Purification of the PEGylated GM-CSF S7C protein and inability of wild type GM-CSF to react with maleimide-PEG. Panel A shows Q-Sepharose column chromatography of the S7C PEGylation reaction products. Panel B shows non-reducing SDS-PAGE analysis of the Q-sepharose column fractions. Lane 1, molecular weight standards; Lane 2, S7C; Lane 3, S7C PEGylation reaction products; Lanes 4–12 represent Q-Sepharose column fractions 30–38. Fractions 30–34 (Lanes 4–8) contain predominantly PEGylated S7C. Fractions 36–38 (Lanes 10–12) contain unreacted S7C. Panel C is non-reducing SDS-PAGE analysis of wild type GM-CSF PEGylation reaction products.
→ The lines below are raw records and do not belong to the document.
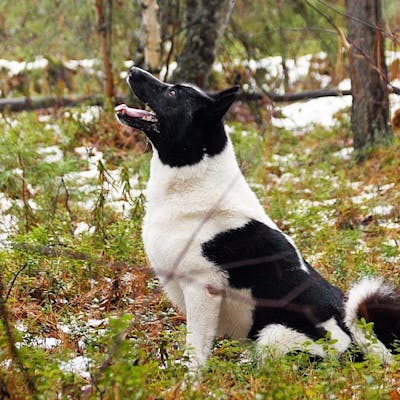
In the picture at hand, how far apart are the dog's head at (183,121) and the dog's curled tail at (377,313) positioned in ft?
3.75

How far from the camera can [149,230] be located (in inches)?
163

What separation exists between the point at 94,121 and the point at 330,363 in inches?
265

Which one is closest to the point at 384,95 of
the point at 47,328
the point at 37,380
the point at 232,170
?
the point at 232,170

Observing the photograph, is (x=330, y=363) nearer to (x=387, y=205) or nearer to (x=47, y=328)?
(x=47, y=328)

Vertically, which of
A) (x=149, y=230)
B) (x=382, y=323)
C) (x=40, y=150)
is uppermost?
(x=149, y=230)

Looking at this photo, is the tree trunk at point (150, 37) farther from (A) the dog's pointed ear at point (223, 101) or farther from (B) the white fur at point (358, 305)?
(B) the white fur at point (358, 305)

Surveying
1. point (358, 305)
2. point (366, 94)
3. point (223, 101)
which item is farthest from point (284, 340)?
point (366, 94)

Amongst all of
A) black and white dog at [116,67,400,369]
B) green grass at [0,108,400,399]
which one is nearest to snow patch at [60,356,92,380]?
green grass at [0,108,400,399]

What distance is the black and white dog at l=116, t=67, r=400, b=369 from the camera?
3.87 m

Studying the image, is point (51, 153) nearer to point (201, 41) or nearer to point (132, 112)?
point (201, 41)

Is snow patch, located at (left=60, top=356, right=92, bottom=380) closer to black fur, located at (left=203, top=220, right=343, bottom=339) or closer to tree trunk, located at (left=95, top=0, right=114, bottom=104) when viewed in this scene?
black fur, located at (left=203, top=220, right=343, bottom=339)

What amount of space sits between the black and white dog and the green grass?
0.18 m

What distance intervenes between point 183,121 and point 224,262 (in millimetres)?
886

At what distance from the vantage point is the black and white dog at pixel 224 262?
387 centimetres
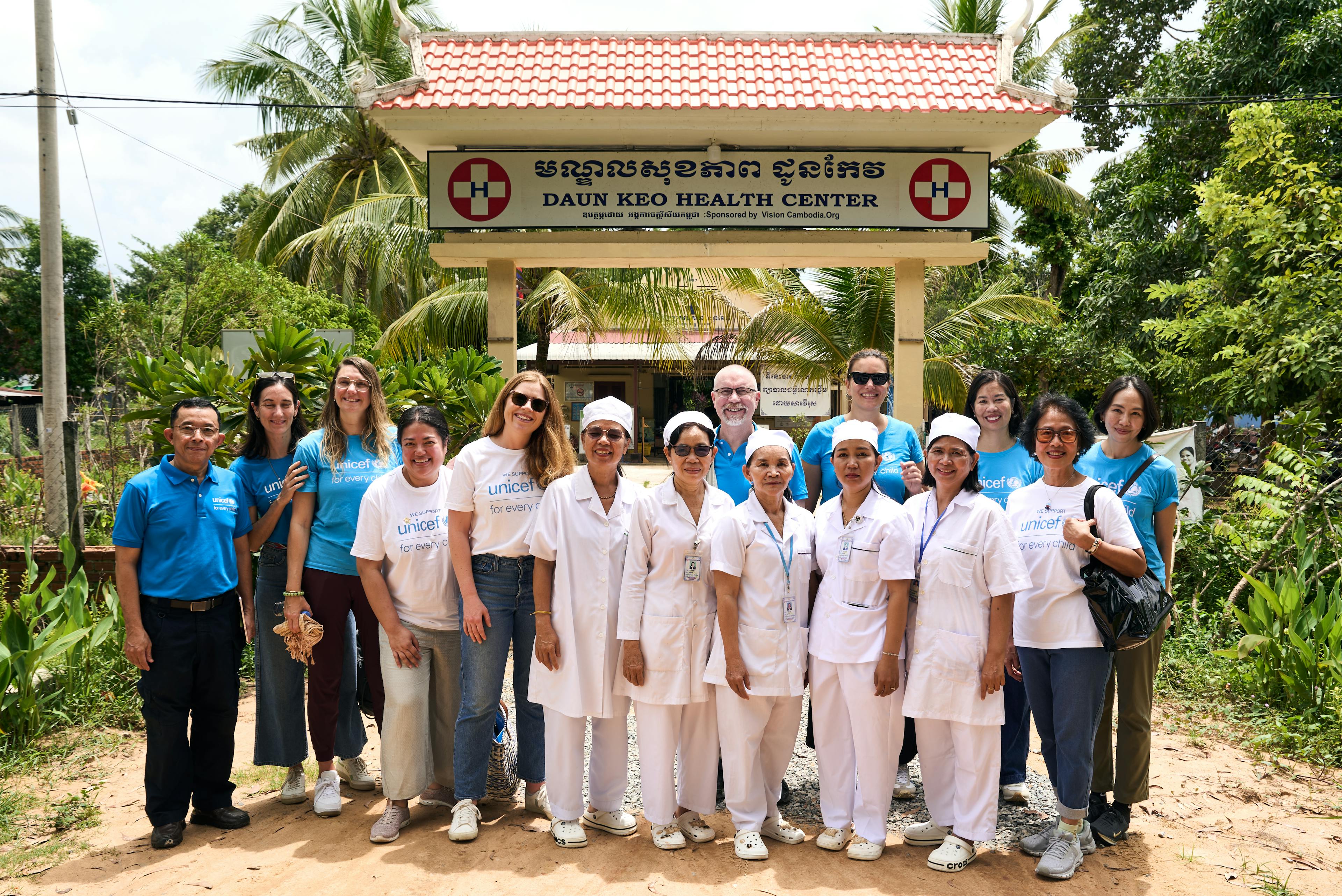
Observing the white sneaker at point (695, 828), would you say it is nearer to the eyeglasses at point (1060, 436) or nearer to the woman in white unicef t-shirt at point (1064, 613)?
the woman in white unicef t-shirt at point (1064, 613)

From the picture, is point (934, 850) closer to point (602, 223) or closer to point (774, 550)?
point (774, 550)

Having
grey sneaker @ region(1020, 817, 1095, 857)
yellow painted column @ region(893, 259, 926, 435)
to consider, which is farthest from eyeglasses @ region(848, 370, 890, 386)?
yellow painted column @ region(893, 259, 926, 435)

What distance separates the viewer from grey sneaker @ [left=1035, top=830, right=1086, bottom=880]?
3494 millimetres

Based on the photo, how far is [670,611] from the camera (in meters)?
3.65

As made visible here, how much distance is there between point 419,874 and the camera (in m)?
3.54

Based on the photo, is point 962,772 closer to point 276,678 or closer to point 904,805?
point 904,805

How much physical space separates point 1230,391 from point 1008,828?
5928 mm

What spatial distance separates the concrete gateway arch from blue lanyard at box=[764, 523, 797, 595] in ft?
14.7

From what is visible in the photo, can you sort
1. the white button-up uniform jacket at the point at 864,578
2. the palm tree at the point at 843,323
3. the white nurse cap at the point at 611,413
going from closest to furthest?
1. the white button-up uniform jacket at the point at 864,578
2. the white nurse cap at the point at 611,413
3. the palm tree at the point at 843,323

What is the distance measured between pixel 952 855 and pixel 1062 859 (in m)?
0.41

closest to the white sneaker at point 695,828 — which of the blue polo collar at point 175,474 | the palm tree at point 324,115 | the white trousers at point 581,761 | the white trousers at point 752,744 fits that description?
the white trousers at point 752,744

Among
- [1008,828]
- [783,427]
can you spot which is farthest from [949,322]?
[1008,828]

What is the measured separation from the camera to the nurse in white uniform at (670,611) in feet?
12.0

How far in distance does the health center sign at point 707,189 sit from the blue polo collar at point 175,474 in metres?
3.91
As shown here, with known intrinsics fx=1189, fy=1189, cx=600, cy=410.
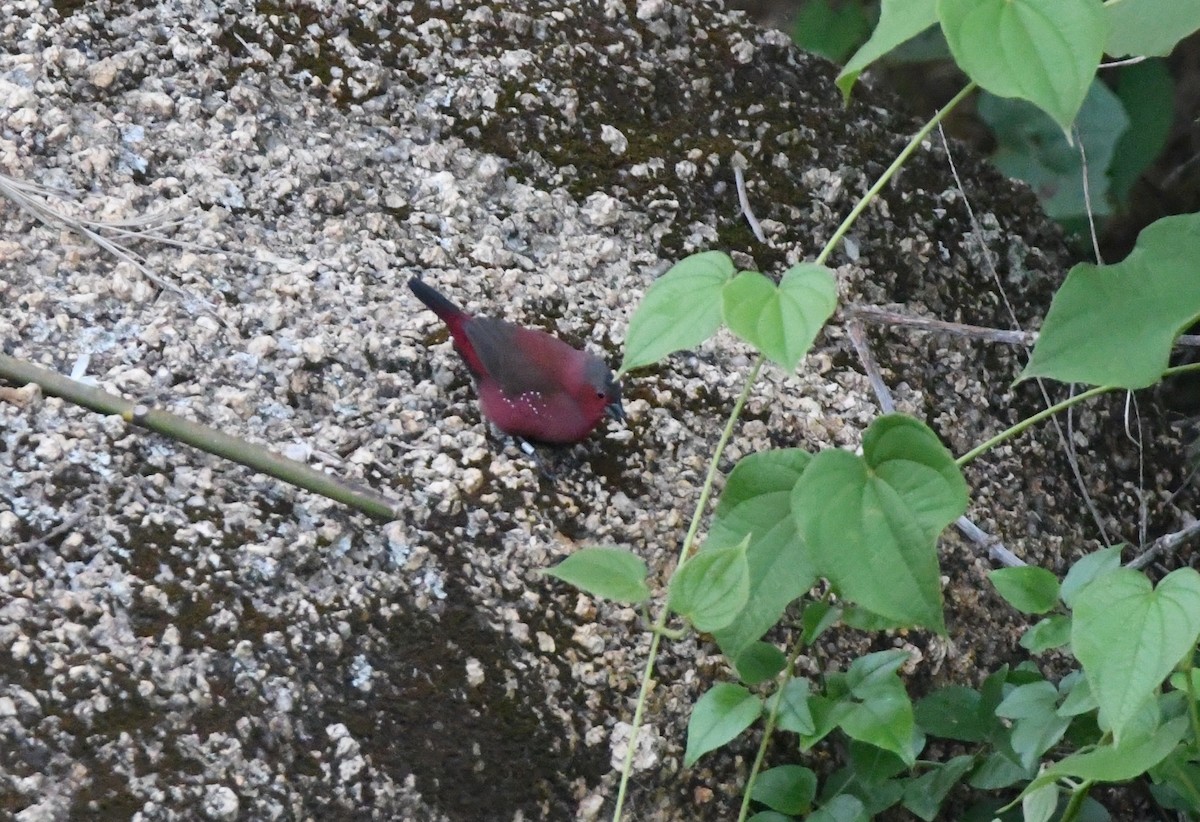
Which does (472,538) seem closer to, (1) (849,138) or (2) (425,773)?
(2) (425,773)

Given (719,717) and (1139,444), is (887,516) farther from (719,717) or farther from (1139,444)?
(1139,444)

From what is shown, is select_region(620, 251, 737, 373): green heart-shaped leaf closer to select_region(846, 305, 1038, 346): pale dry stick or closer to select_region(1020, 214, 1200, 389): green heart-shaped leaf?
select_region(1020, 214, 1200, 389): green heart-shaped leaf

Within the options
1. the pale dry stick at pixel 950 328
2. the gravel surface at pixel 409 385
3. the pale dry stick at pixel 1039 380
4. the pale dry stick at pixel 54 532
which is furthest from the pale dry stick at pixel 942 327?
the pale dry stick at pixel 54 532

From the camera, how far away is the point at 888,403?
5.29 feet

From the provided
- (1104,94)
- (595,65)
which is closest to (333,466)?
(595,65)

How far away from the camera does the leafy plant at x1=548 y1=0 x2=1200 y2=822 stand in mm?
938

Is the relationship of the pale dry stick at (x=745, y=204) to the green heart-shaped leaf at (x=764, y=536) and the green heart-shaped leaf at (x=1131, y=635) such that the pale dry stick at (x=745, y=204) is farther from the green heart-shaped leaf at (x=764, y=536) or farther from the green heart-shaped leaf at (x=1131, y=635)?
the green heart-shaped leaf at (x=1131, y=635)

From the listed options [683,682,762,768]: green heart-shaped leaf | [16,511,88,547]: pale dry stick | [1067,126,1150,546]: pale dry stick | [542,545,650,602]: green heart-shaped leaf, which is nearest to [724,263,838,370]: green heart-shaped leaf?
[542,545,650,602]: green heart-shaped leaf

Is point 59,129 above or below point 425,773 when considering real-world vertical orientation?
above

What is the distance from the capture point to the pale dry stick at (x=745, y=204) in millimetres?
1806

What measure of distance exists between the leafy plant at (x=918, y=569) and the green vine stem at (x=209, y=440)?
1.13ft

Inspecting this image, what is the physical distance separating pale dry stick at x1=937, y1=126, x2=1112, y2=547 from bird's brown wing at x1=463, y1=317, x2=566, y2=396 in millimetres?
702

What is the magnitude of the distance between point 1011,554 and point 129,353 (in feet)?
3.74

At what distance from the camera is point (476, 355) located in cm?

Lane 1, molecular weight standards; Lane 2, wild type GM-CSF; Lane 3, GM-CSF +5 kDa-maleimide-PEG; Lane 4, GM-CSF + 5 kDa-maleimide-PEG + TCEP.

Figure 4

SDS-PAGE analysis and in vitro bioactivities of purified 5 kDa-maleimide PEG-GM-CSF cysteine analogs. Panel A shows non-reducing SDS-PAGE analysis of column pools of purified PEG-GM-CSF cysteine analogs. Lane 1, molecular weight standards; Lane 2, wild type GM-CSF; Lane 3, 5 kDa-PEG-*-1C; Lane 4, 5 kDa -PEG-A1C; Lane 5, 5 kDa -PEG-A3C; Lane 6, 5 kDa -PEG-S5C; Lane 7, 5 kDa -PEG-S7C; Lane 8, 5 kDa -PEG-N27C; Lane 9, 5 kDa -PEG-S69C; Lane 10, 5 kDa -PEG-E93C; Lane 11, 5 kDa -PEG-T94C; Lane 12, 5 kDa -PEG-T102C. Proteins were stained with Coomassie Blue. Panel B shows dose-response curves for 5 kDA-PEG GM-CSF cysteine analogs and our wild type GM-CSF for stimulating proliferation of TF-1 cells. Data are means of triplicate wells ± SD from representative experiments. SD were generally less than 5% of the means.

Figure 5

SDS-PAGE analysis and in vitro bioactivities of the GM-CSF A3C protein modified with different size PEGs. Panel A shows non-reducing SDS-PAGE analysis of the purified proteins. Lane 1, molecular weight standards; Lane 2, wild type GM-CSF; Lanes 3–6 are column pools of the A3C protein modified with 5 kDa-, 10 kDa-, 20 kDa- and 40 kDa-maleimide PEGs, respectively. Panel B shows dose response curves for the 10 kDa-, 20 kDa-, and 40 kDa-PEG A3C proteins for stimulating proliferation of TF-1 cells. SD were generally less than 5% of the means.

Figure 6

Circulating plasma levels of Leukine^®, E. coli-derived wild type GM-CSF and the GM-CSF A3C protein modified with different size PEGs following (A) intravenous or (B) subcutaneous administration in rats. Data are means ± SD for three rats per group and were measured using human GM-CSF ELISAs. SD were generally less than 25% of the means. The 120 h time point samples for the 10 kDa-PEG-A3C protein in the subcutaneous study shown in (B) were lost and could not be analyzed.